**Selected passage**

Takeaways

  • Federal estate taxes are not a universal burden. They are only applicable if your combined assets, which include both gifts made during your lifetime and assets transferred at the time of your death, exceed a high threshold ($13.99 million, as of 2025). This means that most estates will not be subject to federal estate taxes.
  • A revocable living trust doesn’t automatically reduce your federal estate taxes. The main ways to reduce estate taxes, such as giving to your spouse or to charities, work whether or not you have a trust.
  • Even though a revocable trust doesn’t uniquely save on estate taxes, it offers other important benefits, such ensuring proper management of your estate if you become incapacitated and avoiding probate in multiple jurisdictions.

Many people assume that when they establish a revocable living trust, property held in the trust will completely avoid federal estate taxes after their death, when in fact living trusts do not provide any unique estate tax avoidance strategies.

Estate taxes are primarily reduced through unlimited marital and charitable deductions. These provisions apply regardless of whether assets are held directly by an individual or in a revocable trust.

The unlimited marital deduction allows the transfer of money and property (also referred to as assets) to a U.S. citizen surviving spouse, free from estate tax. Meanwhile, the charitable deduction permits transfers, also free from estate tax, to qualifying charitable organizations. These deductions are not exclusive to living trusts. However, you can incorporate them into a trust-based estate plan to ensure that your assets are distributed in a tax-efficient way.

Federal estate taxes apply only if the total value of a person’s taxable gifts during their life time, combined with the value of their estate at their death, exceeds the federal lifetime exclusion amount. This amount is $13.99 million per individual in 2025, and it is scheduled to rise to $15 million in 2026. Amounts above this threshold may be subject to federal estate tax at rates up to 40 percent.

Unless the person who established the trust (also called a grantor or settlor) and their revocable living trust have combined assets that exceed this threshold, there will likely be no federal estate tax due at their death.

“Be aware,” cautions Dionysios Pappas, an attorney with the law firm of Vasiliadis Pappas Associates, “that almost all states have their own form of death tax. Some tax an estate based upon the value of a person’s assets (plus lifetime gifts) at death, similar to the federal estate tax. Other states, like Pennsylvania, have an inheritance tax, which tax the beneficiaries of a deceased person at a tax rate based upon the relationship of the beneficiary to the deceased person.”

Unmarried Grantors and Estate Taxes

The charitable deduction tool is available to all individuals, whether single or married, while the unlimited marital deduction is limited to married individuals.

Assets left to qualifying charitable organizations through a trust are excluded from the grantor’s taxable estate because they qualify for the charitable deduction. By contrast, any portion of the estate that passed to noncharitable beneficiaries — such as children, other relatives, friends, other trusts, or even for-profit businesses — remains part of the taxable estate. If the value of those noncharitable transfers exceeds the federal tax exemption in effect at the time of death, federal estate tax may apply to the excess.

**Recorded information**
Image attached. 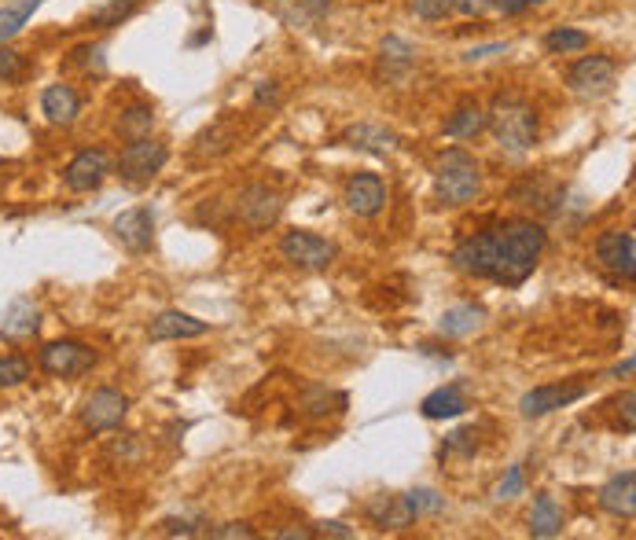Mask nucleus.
<instances>
[{"label":"nucleus","instance_id":"obj_45","mask_svg":"<svg viewBox=\"0 0 636 540\" xmlns=\"http://www.w3.org/2000/svg\"><path fill=\"white\" fill-rule=\"evenodd\" d=\"M162 533H181V537H195V533H199V529L192 526V522H162Z\"/></svg>","mask_w":636,"mask_h":540},{"label":"nucleus","instance_id":"obj_12","mask_svg":"<svg viewBox=\"0 0 636 540\" xmlns=\"http://www.w3.org/2000/svg\"><path fill=\"white\" fill-rule=\"evenodd\" d=\"M585 390H589L585 383L537 386V390L523 394V401H519V412H523L526 419H541V416H548V412H556V408H567V405H574V401H581V397H585Z\"/></svg>","mask_w":636,"mask_h":540},{"label":"nucleus","instance_id":"obj_27","mask_svg":"<svg viewBox=\"0 0 636 540\" xmlns=\"http://www.w3.org/2000/svg\"><path fill=\"white\" fill-rule=\"evenodd\" d=\"M151 129H155V111L144 107V103L129 107V111L122 114V122H118V133H122L125 140H144V136H151Z\"/></svg>","mask_w":636,"mask_h":540},{"label":"nucleus","instance_id":"obj_4","mask_svg":"<svg viewBox=\"0 0 636 540\" xmlns=\"http://www.w3.org/2000/svg\"><path fill=\"white\" fill-rule=\"evenodd\" d=\"M96 349L85 346V342H74V338H63V342H48L41 349V368H45L52 379H78V375L92 372L96 368Z\"/></svg>","mask_w":636,"mask_h":540},{"label":"nucleus","instance_id":"obj_43","mask_svg":"<svg viewBox=\"0 0 636 540\" xmlns=\"http://www.w3.org/2000/svg\"><path fill=\"white\" fill-rule=\"evenodd\" d=\"M280 100V85L276 81H262L258 92H254V103H276Z\"/></svg>","mask_w":636,"mask_h":540},{"label":"nucleus","instance_id":"obj_33","mask_svg":"<svg viewBox=\"0 0 636 540\" xmlns=\"http://www.w3.org/2000/svg\"><path fill=\"white\" fill-rule=\"evenodd\" d=\"M331 401H346L342 394H331L324 386H309L306 390V412L309 416H328V412H339V408H331Z\"/></svg>","mask_w":636,"mask_h":540},{"label":"nucleus","instance_id":"obj_30","mask_svg":"<svg viewBox=\"0 0 636 540\" xmlns=\"http://www.w3.org/2000/svg\"><path fill=\"white\" fill-rule=\"evenodd\" d=\"M37 331V309L34 305H15L12 316L4 320V327H0V335L4 338H23V335H34Z\"/></svg>","mask_w":636,"mask_h":540},{"label":"nucleus","instance_id":"obj_16","mask_svg":"<svg viewBox=\"0 0 636 540\" xmlns=\"http://www.w3.org/2000/svg\"><path fill=\"white\" fill-rule=\"evenodd\" d=\"M412 70H416V48L405 37H383V45H379V78L401 85Z\"/></svg>","mask_w":636,"mask_h":540},{"label":"nucleus","instance_id":"obj_17","mask_svg":"<svg viewBox=\"0 0 636 540\" xmlns=\"http://www.w3.org/2000/svg\"><path fill=\"white\" fill-rule=\"evenodd\" d=\"M368 518H372V526L379 529H409L416 522V511L409 507L405 496H394V493H379L372 496L368 504H364Z\"/></svg>","mask_w":636,"mask_h":540},{"label":"nucleus","instance_id":"obj_48","mask_svg":"<svg viewBox=\"0 0 636 540\" xmlns=\"http://www.w3.org/2000/svg\"><path fill=\"white\" fill-rule=\"evenodd\" d=\"M633 364H636L633 357H625L622 364H618V368H614V375H618V379H622V375H633Z\"/></svg>","mask_w":636,"mask_h":540},{"label":"nucleus","instance_id":"obj_42","mask_svg":"<svg viewBox=\"0 0 636 540\" xmlns=\"http://www.w3.org/2000/svg\"><path fill=\"white\" fill-rule=\"evenodd\" d=\"M497 52H508V45H482V48H471V52H467V63H482V59H489V56H497Z\"/></svg>","mask_w":636,"mask_h":540},{"label":"nucleus","instance_id":"obj_35","mask_svg":"<svg viewBox=\"0 0 636 540\" xmlns=\"http://www.w3.org/2000/svg\"><path fill=\"white\" fill-rule=\"evenodd\" d=\"M412 12L427 19V23H438V19L456 12V0H412Z\"/></svg>","mask_w":636,"mask_h":540},{"label":"nucleus","instance_id":"obj_13","mask_svg":"<svg viewBox=\"0 0 636 540\" xmlns=\"http://www.w3.org/2000/svg\"><path fill=\"white\" fill-rule=\"evenodd\" d=\"M346 206H350L357 217H375L383 206H387V188L379 173H353L346 180Z\"/></svg>","mask_w":636,"mask_h":540},{"label":"nucleus","instance_id":"obj_34","mask_svg":"<svg viewBox=\"0 0 636 540\" xmlns=\"http://www.w3.org/2000/svg\"><path fill=\"white\" fill-rule=\"evenodd\" d=\"M405 500H409V507L416 511V515H438V511L445 507V496L434 493V489H412Z\"/></svg>","mask_w":636,"mask_h":540},{"label":"nucleus","instance_id":"obj_50","mask_svg":"<svg viewBox=\"0 0 636 540\" xmlns=\"http://www.w3.org/2000/svg\"><path fill=\"white\" fill-rule=\"evenodd\" d=\"M534 4H545V0H526V8H534Z\"/></svg>","mask_w":636,"mask_h":540},{"label":"nucleus","instance_id":"obj_46","mask_svg":"<svg viewBox=\"0 0 636 540\" xmlns=\"http://www.w3.org/2000/svg\"><path fill=\"white\" fill-rule=\"evenodd\" d=\"M489 8V0H456V12H467V15H478V12H486Z\"/></svg>","mask_w":636,"mask_h":540},{"label":"nucleus","instance_id":"obj_15","mask_svg":"<svg viewBox=\"0 0 636 540\" xmlns=\"http://www.w3.org/2000/svg\"><path fill=\"white\" fill-rule=\"evenodd\" d=\"M114 236L122 243L125 250H133V254H144V250L155 243V217L151 210L137 206V210H125V214L114 217Z\"/></svg>","mask_w":636,"mask_h":540},{"label":"nucleus","instance_id":"obj_10","mask_svg":"<svg viewBox=\"0 0 636 540\" xmlns=\"http://www.w3.org/2000/svg\"><path fill=\"white\" fill-rule=\"evenodd\" d=\"M111 177V155L103 147H85L70 158L67 173H63V184L70 192H96L103 180Z\"/></svg>","mask_w":636,"mask_h":540},{"label":"nucleus","instance_id":"obj_18","mask_svg":"<svg viewBox=\"0 0 636 540\" xmlns=\"http://www.w3.org/2000/svg\"><path fill=\"white\" fill-rule=\"evenodd\" d=\"M600 507L607 511V515L614 518H629L636 515V471H622L614 474L611 482L600 489Z\"/></svg>","mask_w":636,"mask_h":540},{"label":"nucleus","instance_id":"obj_5","mask_svg":"<svg viewBox=\"0 0 636 540\" xmlns=\"http://www.w3.org/2000/svg\"><path fill=\"white\" fill-rule=\"evenodd\" d=\"M618 81V63L607 56H585L567 70V85L581 100H600Z\"/></svg>","mask_w":636,"mask_h":540},{"label":"nucleus","instance_id":"obj_38","mask_svg":"<svg viewBox=\"0 0 636 540\" xmlns=\"http://www.w3.org/2000/svg\"><path fill=\"white\" fill-rule=\"evenodd\" d=\"M633 405H636V397H633V390H625L622 397H618V419H622V430L625 434H633L636 430V412H633Z\"/></svg>","mask_w":636,"mask_h":540},{"label":"nucleus","instance_id":"obj_22","mask_svg":"<svg viewBox=\"0 0 636 540\" xmlns=\"http://www.w3.org/2000/svg\"><path fill=\"white\" fill-rule=\"evenodd\" d=\"M482 324H486V309H482V305H453V309L442 313L438 331H442L445 338H467V335H475Z\"/></svg>","mask_w":636,"mask_h":540},{"label":"nucleus","instance_id":"obj_39","mask_svg":"<svg viewBox=\"0 0 636 540\" xmlns=\"http://www.w3.org/2000/svg\"><path fill=\"white\" fill-rule=\"evenodd\" d=\"M74 63H81L85 70H103V45H85V48H74Z\"/></svg>","mask_w":636,"mask_h":540},{"label":"nucleus","instance_id":"obj_3","mask_svg":"<svg viewBox=\"0 0 636 540\" xmlns=\"http://www.w3.org/2000/svg\"><path fill=\"white\" fill-rule=\"evenodd\" d=\"M434 188H438V199H442L445 206L471 203V199L482 192V169H478L475 155H467L464 147H449V151L438 158Z\"/></svg>","mask_w":636,"mask_h":540},{"label":"nucleus","instance_id":"obj_9","mask_svg":"<svg viewBox=\"0 0 636 540\" xmlns=\"http://www.w3.org/2000/svg\"><path fill=\"white\" fill-rule=\"evenodd\" d=\"M280 254H284L291 265H298V269L320 272L335 261V243H328V239L317 236V232L295 228V232H287V236L280 239Z\"/></svg>","mask_w":636,"mask_h":540},{"label":"nucleus","instance_id":"obj_20","mask_svg":"<svg viewBox=\"0 0 636 540\" xmlns=\"http://www.w3.org/2000/svg\"><path fill=\"white\" fill-rule=\"evenodd\" d=\"M210 331V324L206 320H195V316L181 313V309H166V313H159L155 320H151L148 335L155 338V342H170V338H199Z\"/></svg>","mask_w":636,"mask_h":540},{"label":"nucleus","instance_id":"obj_32","mask_svg":"<svg viewBox=\"0 0 636 540\" xmlns=\"http://www.w3.org/2000/svg\"><path fill=\"white\" fill-rule=\"evenodd\" d=\"M26 74V56L23 52H15V48L0 45V81L4 85H12V81H19Z\"/></svg>","mask_w":636,"mask_h":540},{"label":"nucleus","instance_id":"obj_21","mask_svg":"<svg viewBox=\"0 0 636 540\" xmlns=\"http://www.w3.org/2000/svg\"><path fill=\"white\" fill-rule=\"evenodd\" d=\"M467 408H471L467 394H464V390H460L456 383H449V386H438L434 394L423 397L420 412H423L427 419H456V416H464Z\"/></svg>","mask_w":636,"mask_h":540},{"label":"nucleus","instance_id":"obj_44","mask_svg":"<svg viewBox=\"0 0 636 540\" xmlns=\"http://www.w3.org/2000/svg\"><path fill=\"white\" fill-rule=\"evenodd\" d=\"M489 4L504 15H523L526 12V0H489Z\"/></svg>","mask_w":636,"mask_h":540},{"label":"nucleus","instance_id":"obj_25","mask_svg":"<svg viewBox=\"0 0 636 540\" xmlns=\"http://www.w3.org/2000/svg\"><path fill=\"white\" fill-rule=\"evenodd\" d=\"M45 0H19V4H8V8H0V45L8 41V37H15L19 30H23L30 19H34V12L41 8Z\"/></svg>","mask_w":636,"mask_h":540},{"label":"nucleus","instance_id":"obj_1","mask_svg":"<svg viewBox=\"0 0 636 540\" xmlns=\"http://www.w3.org/2000/svg\"><path fill=\"white\" fill-rule=\"evenodd\" d=\"M545 243V228L515 217V221H504V225L482 228L475 236H467L453 250V265L467 276H475V280L519 287L537 269Z\"/></svg>","mask_w":636,"mask_h":540},{"label":"nucleus","instance_id":"obj_49","mask_svg":"<svg viewBox=\"0 0 636 540\" xmlns=\"http://www.w3.org/2000/svg\"><path fill=\"white\" fill-rule=\"evenodd\" d=\"M309 8H313V12H328L331 4H335V0H306Z\"/></svg>","mask_w":636,"mask_h":540},{"label":"nucleus","instance_id":"obj_23","mask_svg":"<svg viewBox=\"0 0 636 540\" xmlns=\"http://www.w3.org/2000/svg\"><path fill=\"white\" fill-rule=\"evenodd\" d=\"M482 129H486V111H482V103L475 100L460 103V107L449 114V122H445V133L456 136V140H475Z\"/></svg>","mask_w":636,"mask_h":540},{"label":"nucleus","instance_id":"obj_8","mask_svg":"<svg viewBox=\"0 0 636 540\" xmlns=\"http://www.w3.org/2000/svg\"><path fill=\"white\" fill-rule=\"evenodd\" d=\"M166 162H170L166 144L144 136V140H129V147H125L122 158H118V173H122V180H129V184H144V180H151L155 173H162Z\"/></svg>","mask_w":636,"mask_h":540},{"label":"nucleus","instance_id":"obj_14","mask_svg":"<svg viewBox=\"0 0 636 540\" xmlns=\"http://www.w3.org/2000/svg\"><path fill=\"white\" fill-rule=\"evenodd\" d=\"M342 144H350L353 151H364V155H379V158H387L398 151V133L394 129H387V125H379V122H357L350 125L346 133H342Z\"/></svg>","mask_w":636,"mask_h":540},{"label":"nucleus","instance_id":"obj_2","mask_svg":"<svg viewBox=\"0 0 636 540\" xmlns=\"http://www.w3.org/2000/svg\"><path fill=\"white\" fill-rule=\"evenodd\" d=\"M486 129L508 155H526L537 144V111L519 96H500L486 111Z\"/></svg>","mask_w":636,"mask_h":540},{"label":"nucleus","instance_id":"obj_7","mask_svg":"<svg viewBox=\"0 0 636 540\" xmlns=\"http://www.w3.org/2000/svg\"><path fill=\"white\" fill-rule=\"evenodd\" d=\"M81 423L85 430L92 434H103V430H114L122 427V419L129 416V397L122 390H111V386H100V390H92L85 401H81Z\"/></svg>","mask_w":636,"mask_h":540},{"label":"nucleus","instance_id":"obj_19","mask_svg":"<svg viewBox=\"0 0 636 540\" xmlns=\"http://www.w3.org/2000/svg\"><path fill=\"white\" fill-rule=\"evenodd\" d=\"M41 111H45V118L52 125H74L81 114V96L74 92V85L56 81V85H48L41 92Z\"/></svg>","mask_w":636,"mask_h":540},{"label":"nucleus","instance_id":"obj_26","mask_svg":"<svg viewBox=\"0 0 636 540\" xmlns=\"http://www.w3.org/2000/svg\"><path fill=\"white\" fill-rule=\"evenodd\" d=\"M140 0H103L100 8L89 15V26L92 30H114V26H122L129 15L137 12Z\"/></svg>","mask_w":636,"mask_h":540},{"label":"nucleus","instance_id":"obj_11","mask_svg":"<svg viewBox=\"0 0 636 540\" xmlns=\"http://www.w3.org/2000/svg\"><path fill=\"white\" fill-rule=\"evenodd\" d=\"M596 261H600L603 269L614 272V276H625V280H633L636 276V236L633 232H603L596 239Z\"/></svg>","mask_w":636,"mask_h":540},{"label":"nucleus","instance_id":"obj_40","mask_svg":"<svg viewBox=\"0 0 636 540\" xmlns=\"http://www.w3.org/2000/svg\"><path fill=\"white\" fill-rule=\"evenodd\" d=\"M475 438V430H456V434H449V441H445V452H475V445L478 441H471Z\"/></svg>","mask_w":636,"mask_h":540},{"label":"nucleus","instance_id":"obj_28","mask_svg":"<svg viewBox=\"0 0 636 540\" xmlns=\"http://www.w3.org/2000/svg\"><path fill=\"white\" fill-rule=\"evenodd\" d=\"M236 144V133H232V125H225V122H217L214 129H206L199 140H195V155H210V158H217V155H225L228 147Z\"/></svg>","mask_w":636,"mask_h":540},{"label":"nucleus","instance_id":"obj_29","mask_svg":"<svg viewBox=\"0 0 636 540\" xmlns=\"http://www.w3.org/2000/svg\"><path fill=\"white\" fill-rule=\"evenodd\" d=\"M545 48L552 52V56H570V52H585L589 48V34L585 30H552V34L545 37Z\"/></svg>","mask_w":636,"mask_h":540},{"label":"nucleus","instance_id":"obj_36","mask_svg":"<svg viewBox=\"0 0 636 540\" xmlns=\"http://www.w3.org/2000/svg\"><path fill=\"white\" fill-rule=\"evenodd\" d=\"M210 537L214 540H254V529L247 522H225V526L210 529Z\"/></svg>","mask_w":636,"mask_h":540},{"label":"nucleus","instance_id":"obj_37","mask_svg":"<svg viewBox=\"0 0 636 540\" xmlns=\"http://www.w3.org/2000/svg\"><path fill=\"white\" fill-rule=\"evenodd\" d=\"M523 493V467H508V478L497 485V500H512V496Z\"/></svg>","mask_w":636,"mask_h":540},{"label":"nucleus","instance_id":"obj_31","mask_svg":"<svg viewBox=\"0 0 636 540\" xmlns=\"http://www.w3.org/2000/svg\"><path fill=\"white\" fill-rule=\"evenodd\" d=\"M30 379V360L12 353V357H0V390H12V386H23Z\"/></svg>","mask_w":636,"mask_h":540},{"label":"nucleus","instance_id":"obj_41","mask_svg":"<svg viewBox=\"0 0 636 540\" xmlns=\"http://www.w3.org/2000/svg\"><path fill=\"white\" fill-rule=\"evenodd\" d=\"M313 533H320V537H335V540H353V529L346 526V522H317V529Z\"/></svg>","mask_w":636,"mask_h":540},{"label":"nucleus","instance_id":"obj_24","mask_svg":"<svg viewBox=\"0 0 636 540\" xmlns=\"http://www.w3.org/2000/svg\"><path fill=\"white\" fill-rule=\"evenodd\" d=\"M559 529H563V511H559L556 496L552 493H537L534 500V511H530V533L541 540L556 537Z\"/></svg>","mask_w":636,"mask_h":540},{"label":"nucleus","instance_id":"obj_6","mask_svg":"<svg viewBox=\"0 0 636 540\" xmlns=\"http://www.w3.org/2000/svg\"><path fill=\"white\" fill-rule=\"evenodd\" d=\"M280 214H284V199H280V192L269 188V184H250V188L239 192L236 217L250 228V232L273 228L276 221H280Z\"/></svg>","mask_w":636,"mask_h":540},{"label":"nucleus","instance_id":"obj_47","mask_svg":"<svg viewBox=\"0 0 636 540\" xmlns=\"http://www.w3.org/2000/svg\"><path fill=\"white\" fill-rule=\"evenodd\" d=\"M276 537H284V540H313L317 533H313V529H280Z\"/></svg>","mask_w":636,"mask_h":540}]
</instances>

**Exercise requirements**
- A) Decide whether each of the following statements agrees with the passage on revocable living trusts and estate taxes: (i) the federal lifetime exclusion amount is scheduled to rise to $15 million in 2026; (ii) the unlimited marital deduction is available to single and married individuals alike; (iii) Pennsylvania taxes beneficiaries at a rate based on their relationship to the deceased person. For each, answer yes or no and quote the deciding words from the passage.
- B) Transcribe a section of the passage on revocable living trusts and estate taxes word for word, starting at the words "Unmarried Grantors and" and ending after the words "to the excess.".

**Complete answers**
- A)
(i) Yes: "it is scheduled to rise to $15 million in 2026"
(ii) No: "while the unlimited marital deduction is limited to married individuals"
(iii) Yes: "Other states, like Pennsylvania, have an inheritance tax, which tax the beneficiaries of a deceased person at a tax rate based upon the relationship of the beneficiary to the deceased person"

- B)
Unmarried Grantors and Estate Taxes

The charitable deduction tool is available to all individuals, whether single or married, while the unlimited marital deduction is limited to married individuals.

Assets left to qualifying charitable organizations through a trust are excluded from the grantor’s taxable estate because they qualify for the charitable deduction. By contrast, any portion of the estate that passed to noncharitable beneficiaries — such as children, other relatives, friends, other trusts, or even for-profit businesses — remains part of the taxable estate. If the value of those noncharitable transfers exceeds the federal tax exemption in effect at the time of death, federal estate tax may apply to the excess.